[Stored items]
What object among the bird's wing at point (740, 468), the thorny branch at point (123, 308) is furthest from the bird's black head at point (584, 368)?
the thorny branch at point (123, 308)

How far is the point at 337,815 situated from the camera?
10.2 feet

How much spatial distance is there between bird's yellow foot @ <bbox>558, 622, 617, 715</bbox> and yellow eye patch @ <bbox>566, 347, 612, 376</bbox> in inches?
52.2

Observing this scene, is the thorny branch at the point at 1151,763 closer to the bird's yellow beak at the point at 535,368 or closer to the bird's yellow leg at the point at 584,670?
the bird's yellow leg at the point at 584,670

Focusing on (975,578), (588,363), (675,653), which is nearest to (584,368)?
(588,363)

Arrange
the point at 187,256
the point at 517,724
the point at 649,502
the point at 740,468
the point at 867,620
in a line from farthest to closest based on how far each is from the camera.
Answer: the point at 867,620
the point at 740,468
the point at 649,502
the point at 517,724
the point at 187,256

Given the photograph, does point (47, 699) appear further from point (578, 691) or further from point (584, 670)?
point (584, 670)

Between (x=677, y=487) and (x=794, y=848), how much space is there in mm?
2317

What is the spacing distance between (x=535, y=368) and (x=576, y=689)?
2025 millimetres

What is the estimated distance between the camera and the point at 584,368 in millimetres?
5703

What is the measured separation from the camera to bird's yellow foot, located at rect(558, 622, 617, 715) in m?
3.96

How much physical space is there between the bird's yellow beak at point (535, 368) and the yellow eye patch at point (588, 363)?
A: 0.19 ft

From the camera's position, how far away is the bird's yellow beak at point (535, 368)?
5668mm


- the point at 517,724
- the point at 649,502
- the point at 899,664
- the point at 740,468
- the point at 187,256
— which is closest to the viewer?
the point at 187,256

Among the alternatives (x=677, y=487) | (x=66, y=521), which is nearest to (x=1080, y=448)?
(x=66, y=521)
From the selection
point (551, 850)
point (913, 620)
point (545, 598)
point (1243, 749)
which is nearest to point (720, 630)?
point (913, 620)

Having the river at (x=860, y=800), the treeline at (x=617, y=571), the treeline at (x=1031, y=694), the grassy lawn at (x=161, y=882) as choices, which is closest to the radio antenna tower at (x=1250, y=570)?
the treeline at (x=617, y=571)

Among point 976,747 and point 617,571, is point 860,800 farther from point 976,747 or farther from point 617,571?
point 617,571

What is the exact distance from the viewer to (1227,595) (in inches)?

_YOUR OBJECTIVE_
Rewrite the entries above, substituting "observer" for each occurrence of "camera" and leaving everything else unchanged.

_RESULT FOR THIS EXERCISE_
What object among the bird's wing at point (740, 468), the thorny branch at point (123, 308) is furthest from the bird's black head at point (584, 368)?
the thorny branch at point (123, 308)

How far is the point at 337,815 situated from the observer?
10.2 feet

How much spatial distance is there between bird's yellow foot @ <bbox>558, 622, 617, 715</bbox> and yellow eye patch @ <bbox>566, 347, 612, 376</bbox> in inches?
52.2

Observing this scene, is the thorny branch at the point at 1151,763 closer to the bird's yellow beak at the point at 535,368 or closer to the bird's yellow leg at the point at 584,670?
the bird's yellow leg at the point at 584,670

Focusing on (975,578), (588,363), (675,653), which is nearest to (584,368)?
(588,363)

Arrange
the point at 187,256
the point at 517,724
the point at 649,502
the point at 740,468
the point at 867,620
in a line from farthest to closest based on how far each is from the observer.
Answer: the point at 867,620
the point at 740,468
the point at 649,502
the point at 517,724
the point at 187,256

Given the photograph, does point (47, 699) appear further from point (578, 691) or further from point (584, 670)?
point (584, 670)

Between (x=677, y=487) and (x=794, y=848), how much space is there in mm?
2317

What is the spacing distance between (x=535, y=368) and (x=576, y=689)?
2025 millimetres

What is the estimated distance between the observer and the point at 584,368 in millimetres?
5703

What is the measured separation from the observer to bird's yellow foot, located at rect(558, 622, 617, 715) in m?
3.96

How much physical space is there between the bird's yellow beak at point (535, 368) and the yellow eye patch at point (588, 363)?
A: 0.19 ft

From the observer's position, how far away is the bird's yellow beak at point (535, 368)?
5668mm


- the point at 517,724
- the point at 649,502
- the point at 899,664
- the point at 740,468
- the point at 187,256
— which is closest to the viewer?
the point at 187,256

Among the alternatives (x=677, y=487) | (x=66, y=521), which is nearest to (x=1080, y=448)?
(x=66, y=521)
From the selection
point (551, 850)
point (913, 620)
point (545, 598)
point (1243, 749)
which is nearest to point (720, 630)?
point (913, 620)

Having the river at (x=860, y=800), the treeline at (x=617, y=571), the treeline at (x=1031, y=694), the grassy lawn at (x=161, y=882) as choices, which is closest to the radio antenna tower at (x=1250, y=570)?
the treeline at (x=617, y=571)

Among point 976,747 and point 617,571, is point 860,800 farther from point 976,747 or farther from point 617,571?
point 617,571

What is the exact distance from the viewer to (1227,595) (in inches)?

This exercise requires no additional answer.